▶ _Exercise instructions_
Return the captions between the lines holding "Lovers & Friends Ava Top In Kelly Green" and "Self-Love Statement T-Shirt", inclusive, word for word, and leave the pictures out of your answer.

▶ _Listed records_
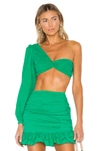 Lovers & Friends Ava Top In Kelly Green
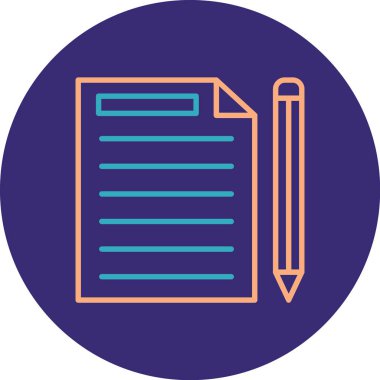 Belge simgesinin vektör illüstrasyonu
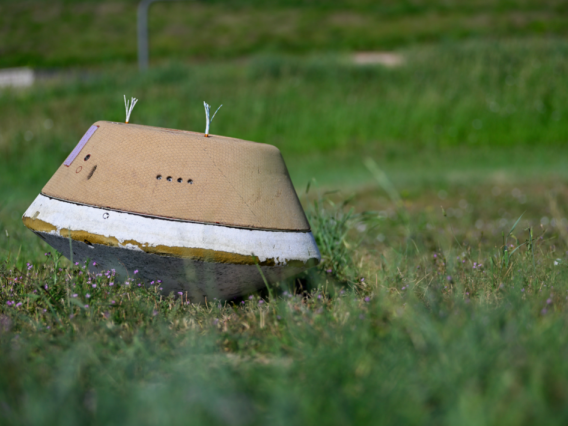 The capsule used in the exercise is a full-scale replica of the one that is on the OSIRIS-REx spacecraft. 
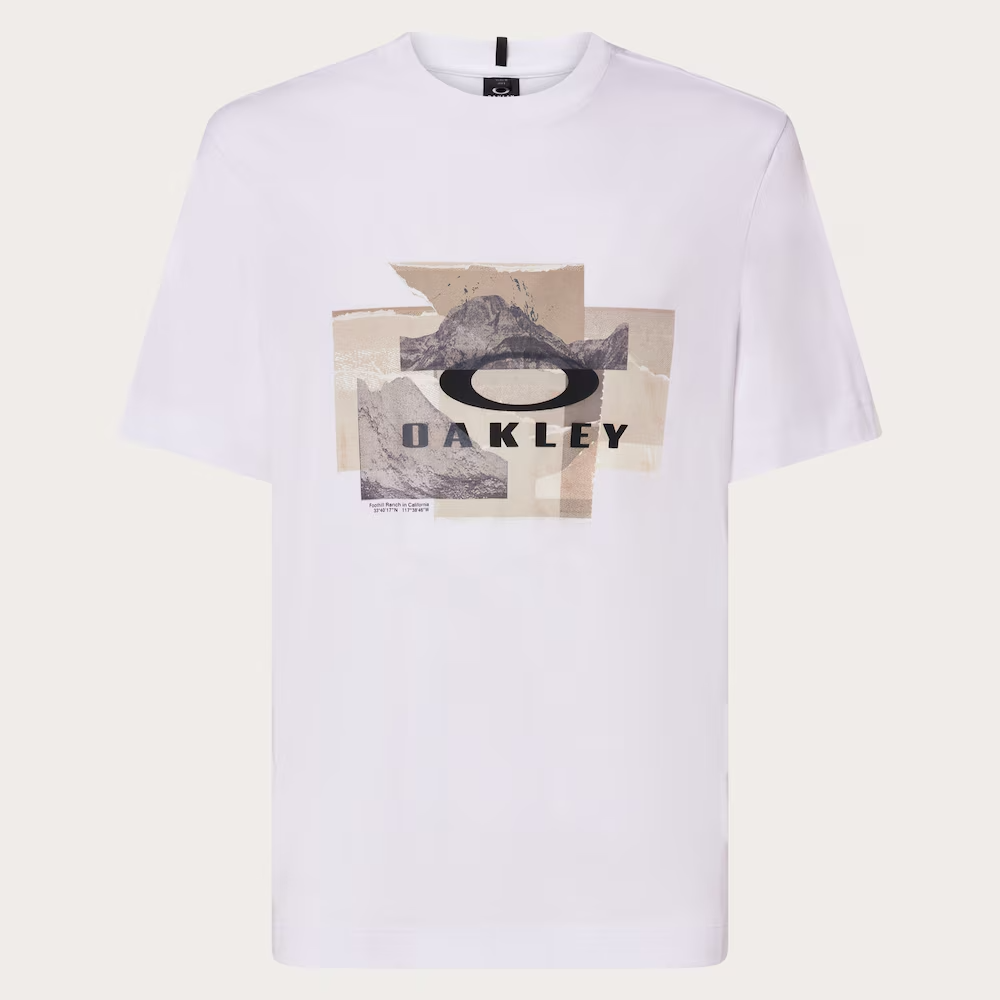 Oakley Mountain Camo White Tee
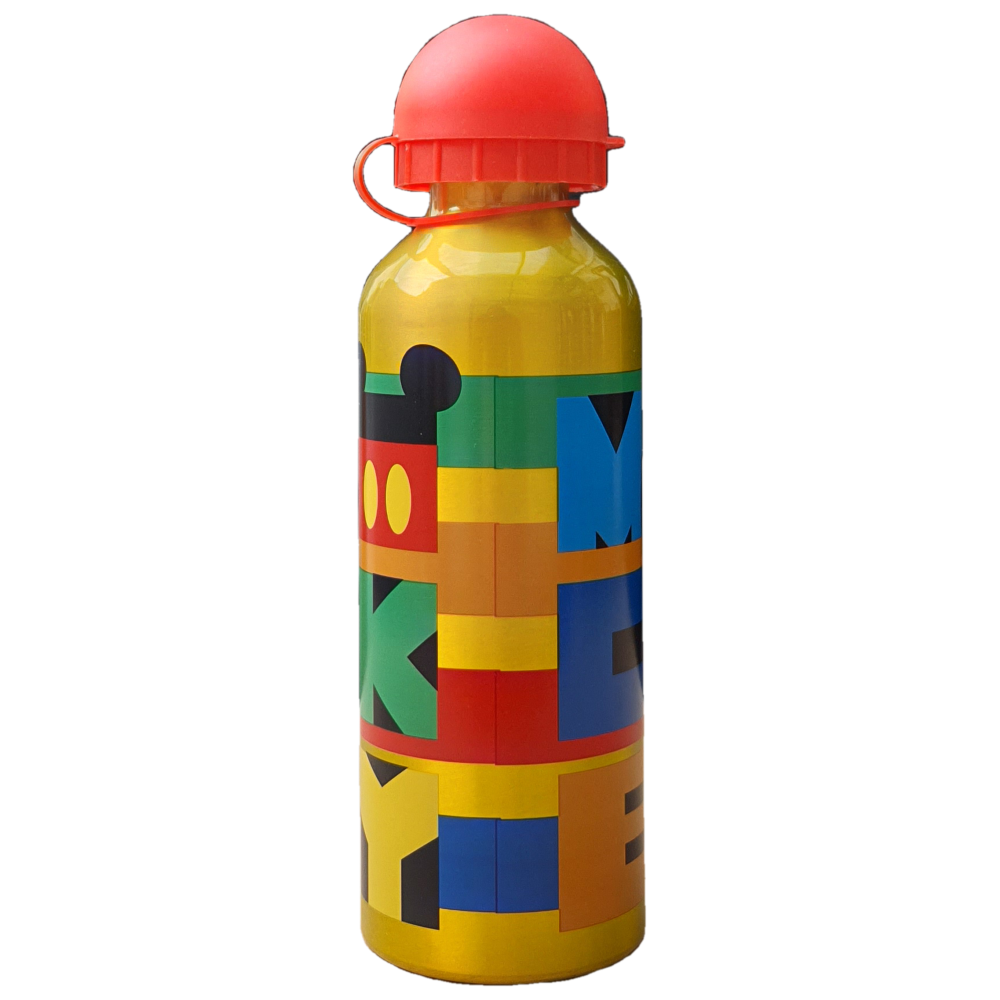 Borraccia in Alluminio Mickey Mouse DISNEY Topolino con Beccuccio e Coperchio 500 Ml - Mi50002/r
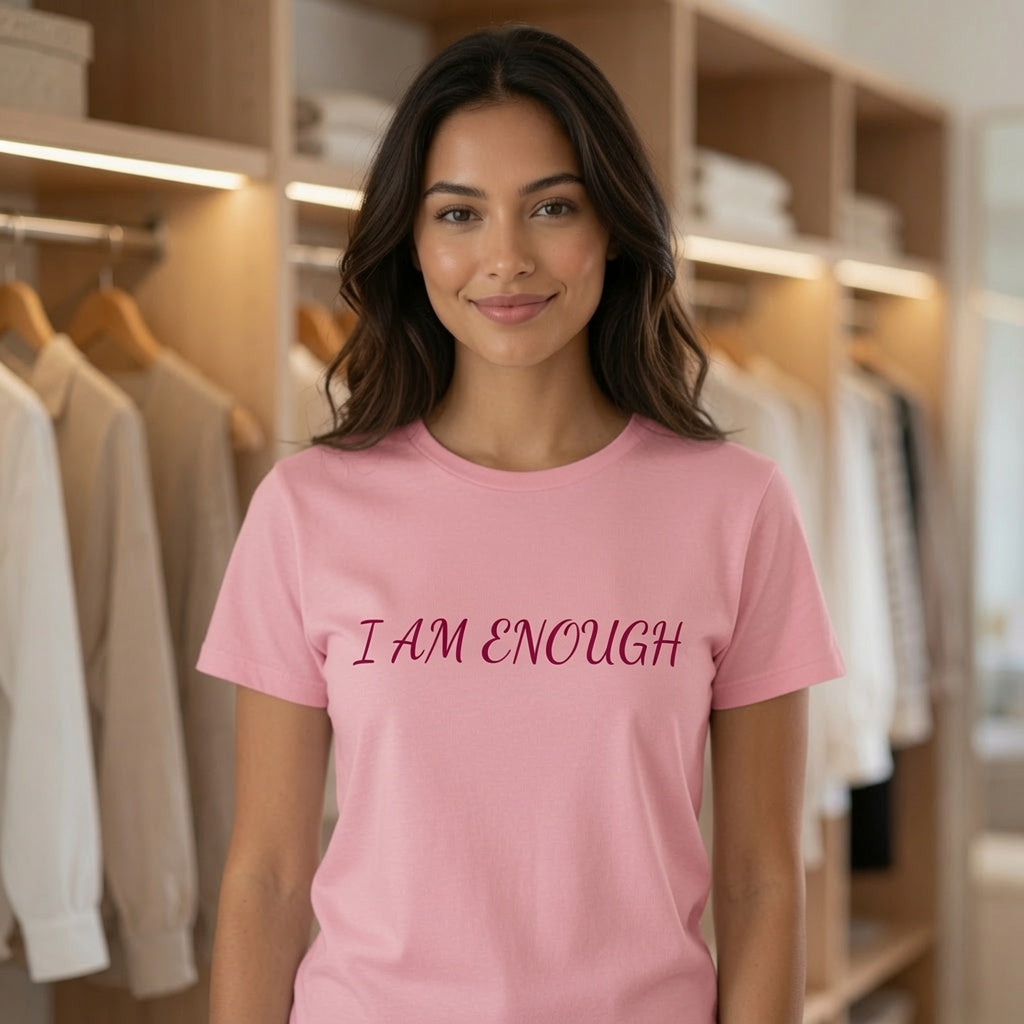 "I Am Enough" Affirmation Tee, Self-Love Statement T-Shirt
==
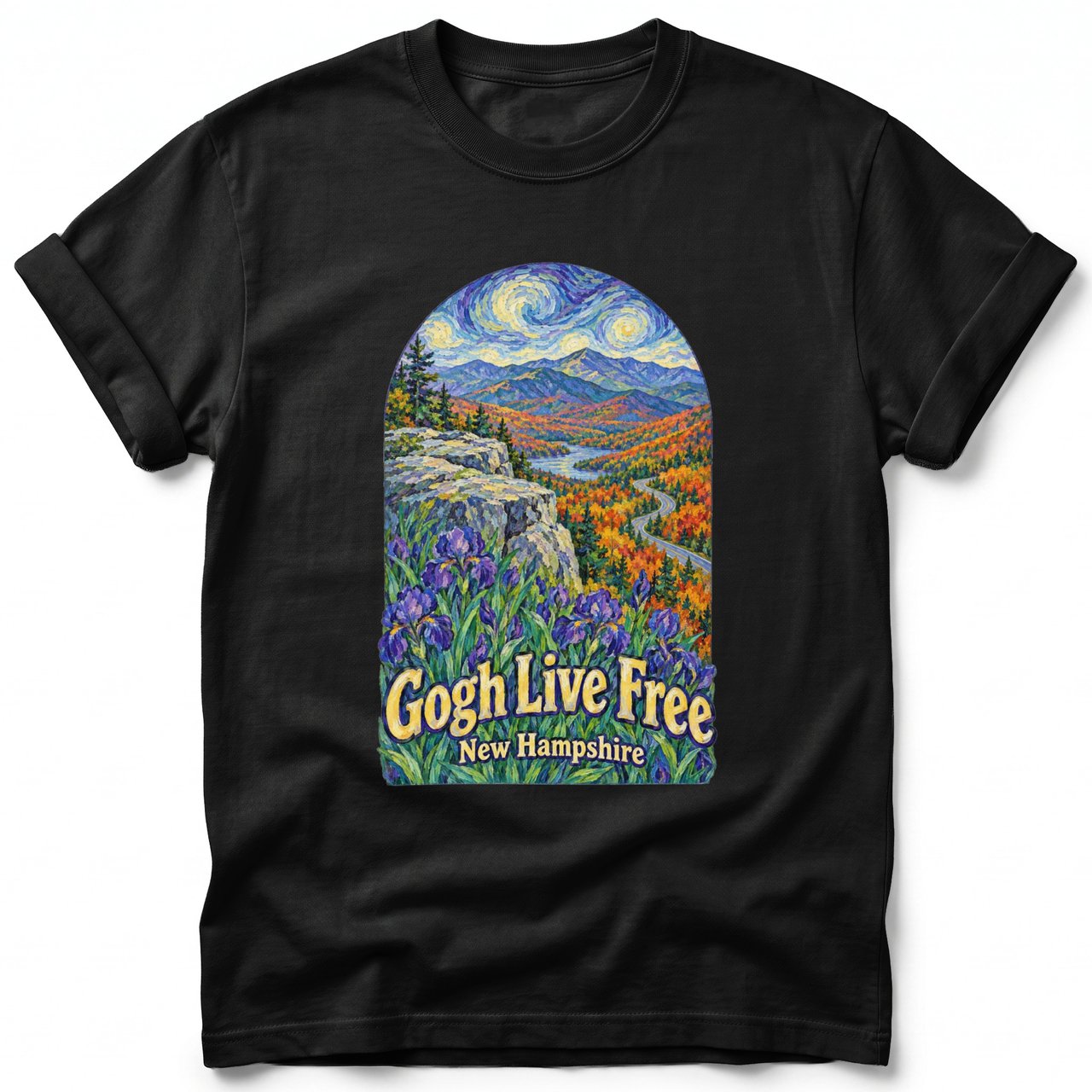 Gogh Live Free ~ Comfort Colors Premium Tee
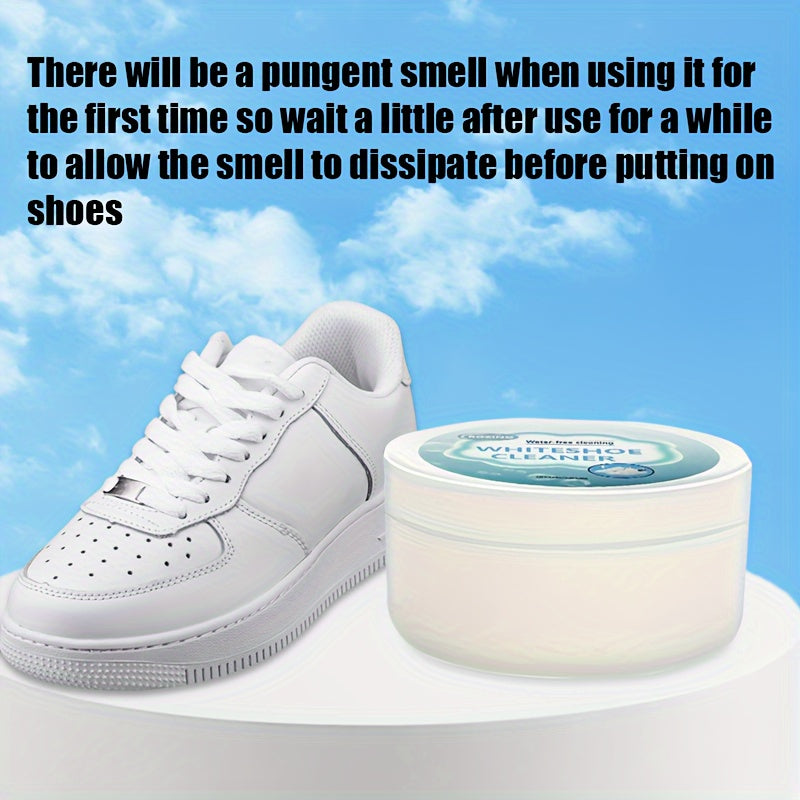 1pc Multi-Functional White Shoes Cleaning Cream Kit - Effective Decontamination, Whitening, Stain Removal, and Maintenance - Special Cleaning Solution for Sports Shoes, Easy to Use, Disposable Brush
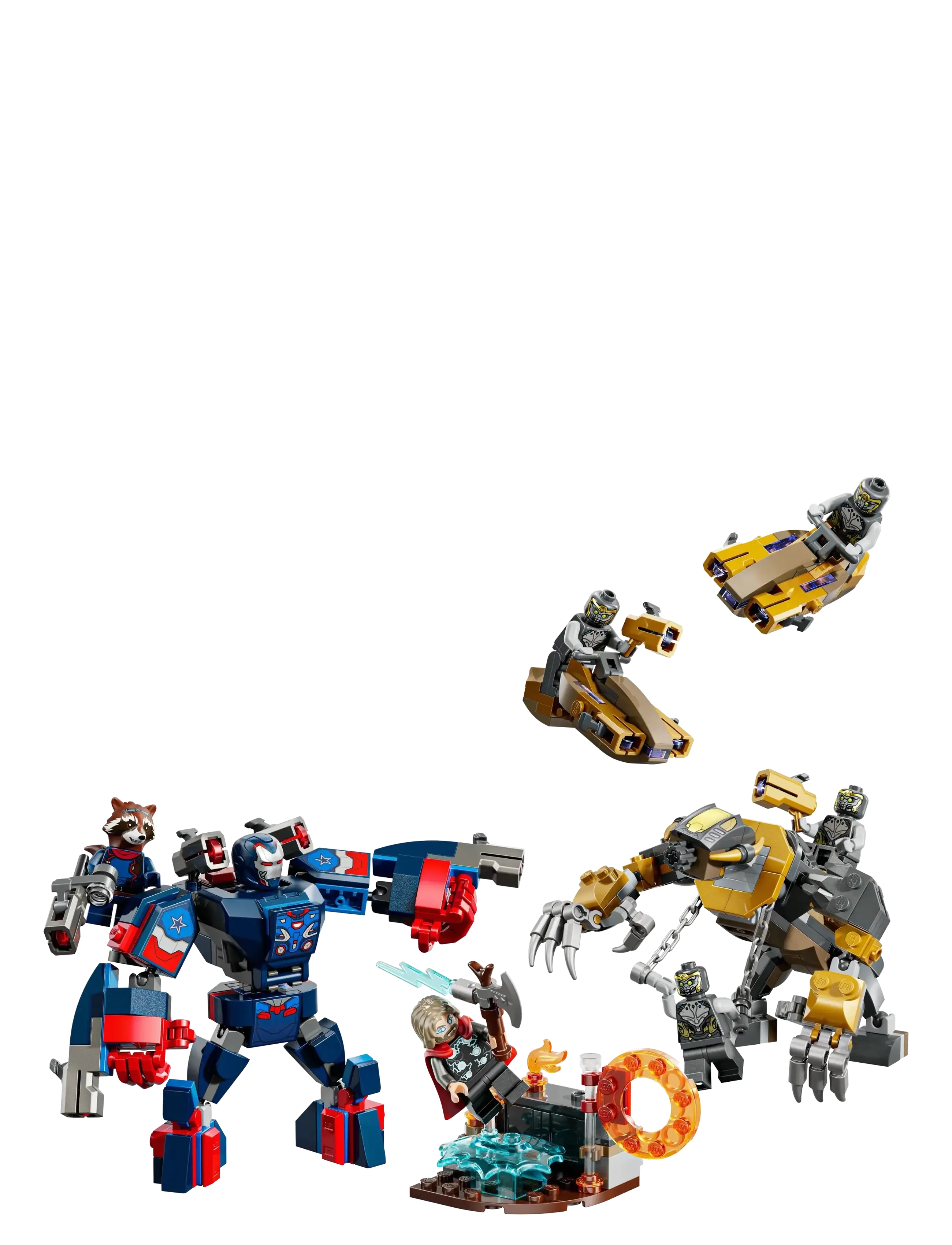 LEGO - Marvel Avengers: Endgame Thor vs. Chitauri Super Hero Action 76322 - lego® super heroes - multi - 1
--
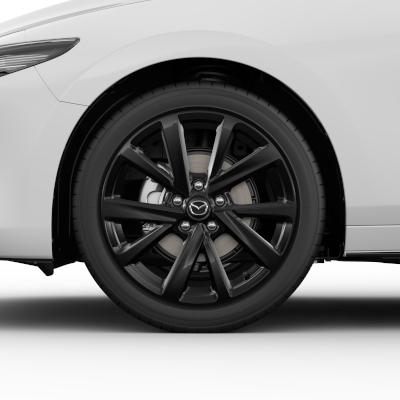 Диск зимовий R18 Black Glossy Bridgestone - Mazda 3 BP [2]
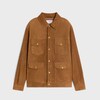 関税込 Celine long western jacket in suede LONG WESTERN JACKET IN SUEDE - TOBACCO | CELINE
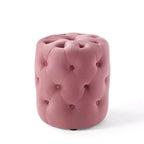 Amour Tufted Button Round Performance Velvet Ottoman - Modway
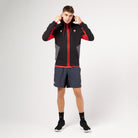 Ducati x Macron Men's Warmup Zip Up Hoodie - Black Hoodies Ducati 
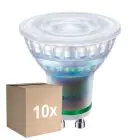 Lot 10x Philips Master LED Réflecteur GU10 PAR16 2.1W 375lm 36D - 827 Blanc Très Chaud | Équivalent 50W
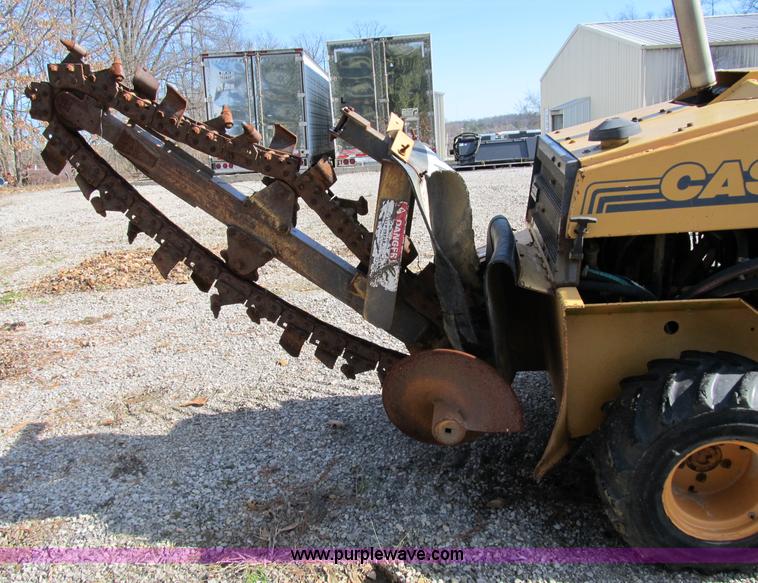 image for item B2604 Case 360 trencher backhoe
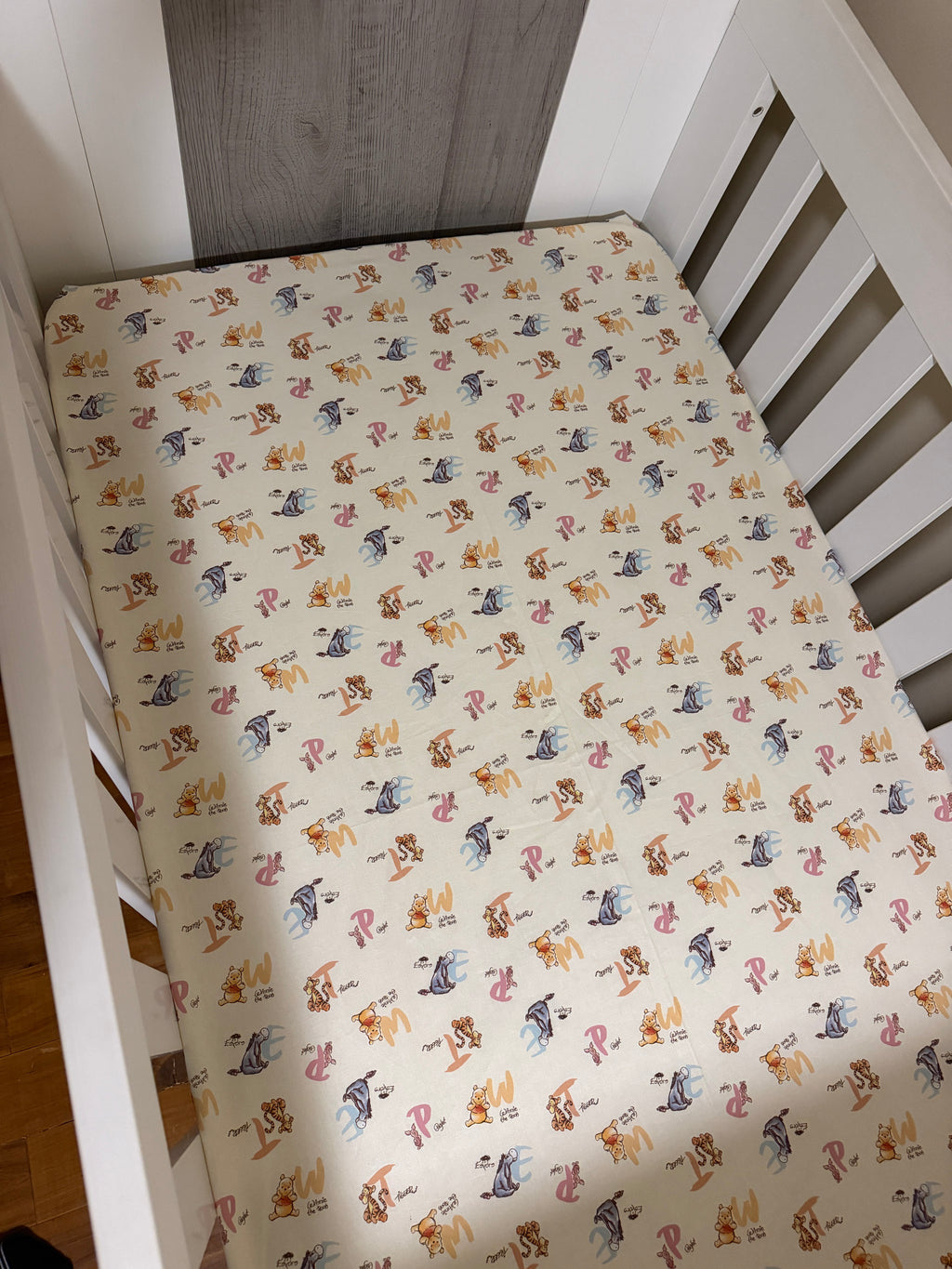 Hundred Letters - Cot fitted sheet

▶ _Answer to this exercise_
 Lovers & Friends Ava Top In Kelly Green
 Belge simgesinin vektör illüstrasyonu
 The capsule used in the exercise is a full-scale replica of the one that is on the OSIRIS-REx spacecraft. 
 Oakley Mountain Camo White Tee
 Borraccia in Alluminio Mickey Mouse DISNEY Topolino con Beccuccio e Coperchio 500 Ml - Mi50002/r
 "I Am Enough" Affirmation Tee, Self-Love Statement T-Shirt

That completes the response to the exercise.